During a speech on Feb. 13 to a gathering of IRGC rank and file in Semnan, capital of the northern province of Semnan, the former commander of the IRGC Ground Forces, Brigadier General Mohammad Jafar Asadi, said: “We will continue on the righteous path irrespective of politicians making any progress or not. We are not worried about the outcome of the talks, and neither are the followers of Velayat-e Faqih [guardianship of the Islamic jurist].”

“As martyred general Ghasem Soleimani said, we are the children of Ashura,” General Asadi added. “Our religion, dignity, and honor are non-negotiable.”

Speaking to reporters on Feb. 19, the White House Press Secretary, Jen Psaki, said that the “Vienna talks will produce real results.”

Three days earlier, Admiral Shamkhani tweeted: “We will not hold extra-JCPOA talks with the unreliable Americans and ineffective Europeans.”

The comments by all sides show that the Vienna talks most likely include Iran’s missile program and regional activities — topics that Mr. Khamenei has repeatedly said are “sacred to the revolution” and are non-negotiable.

The Islamic Republic and Mr. Khamenei have only two options. They could give in and strike a deal, or accept the domestic and international consequences of the sanctions and even move towards a military conflict.

It is unclear what role Khamenei plays in the current situation. Can he persuade the IRGC and economic cartels operating under its auspices to accept another deal?

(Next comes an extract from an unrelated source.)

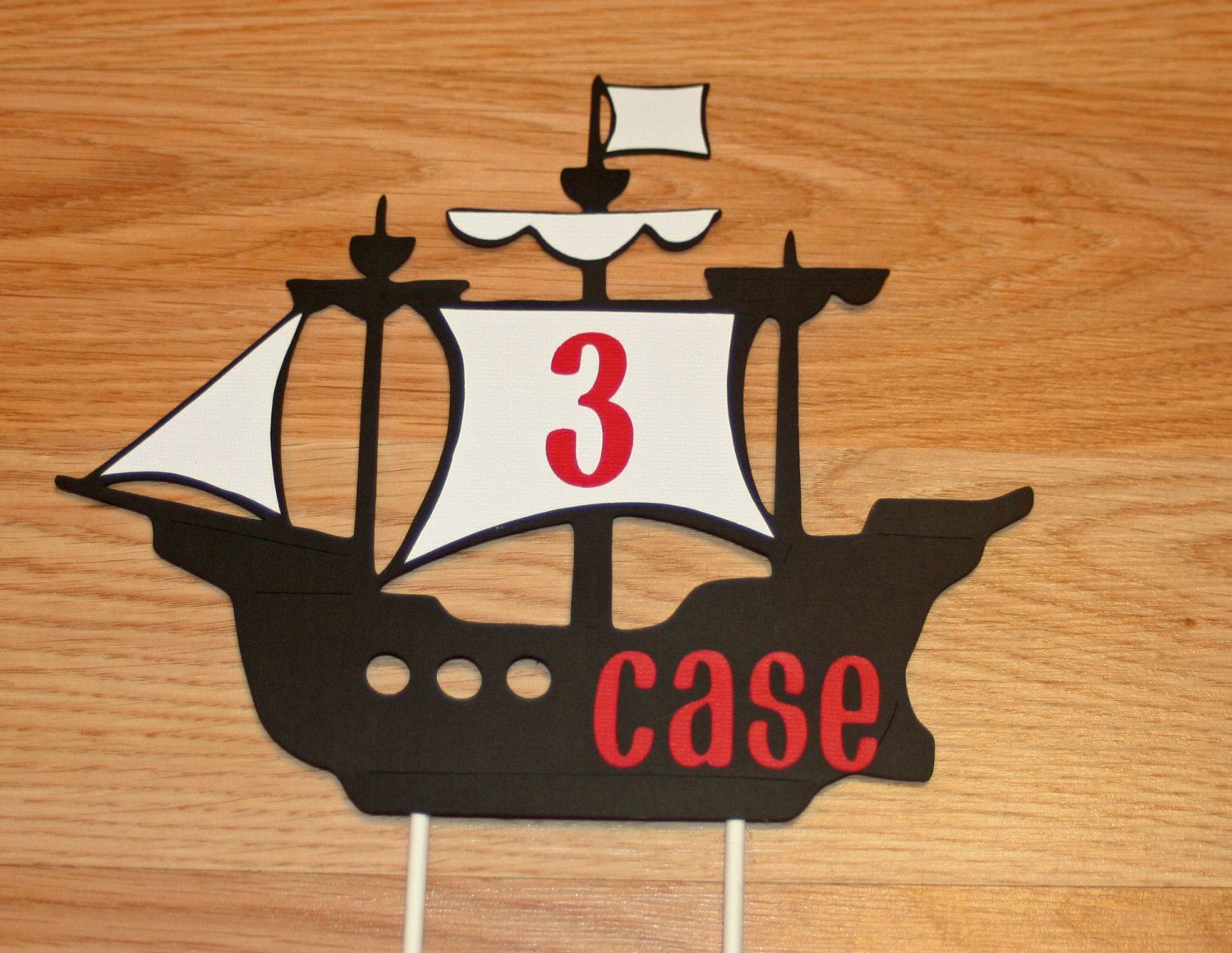 deco cake topper pirate - Buscar con Google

Khamenei may be ready for another and yet more painful “heroic flexibility” if he believes he can wield enough power among the regime’s supporters inside Iran to achieve his goal. However, the prevailing political climate may dictate his decision if his powers have diminished, and he comes under domestic and international pressure.

In an interview with the Iranian state TV in 2019, Ali Akbar Velayati, a senior advisor to Khamenei on foreign policy matters, noted that “the nuclear agreement was a state affair and not an individual decision.” Mr. Velayati admitted that “failure to have signed the agreement in 2015 would have led to war.”

Former U.S. President Donald Trump cited Iran’s violation of the JCPOA articles as the reason for its country’s unilateral withdrawal from the treaty in May 2018.

Mr. Trump and his government argued that Iran had spent millions of dollars it had received from former President Barack Obama’s government, after the signing of the JCPOA in 2015, on its secret nuclear and missile programs and terrorist activities.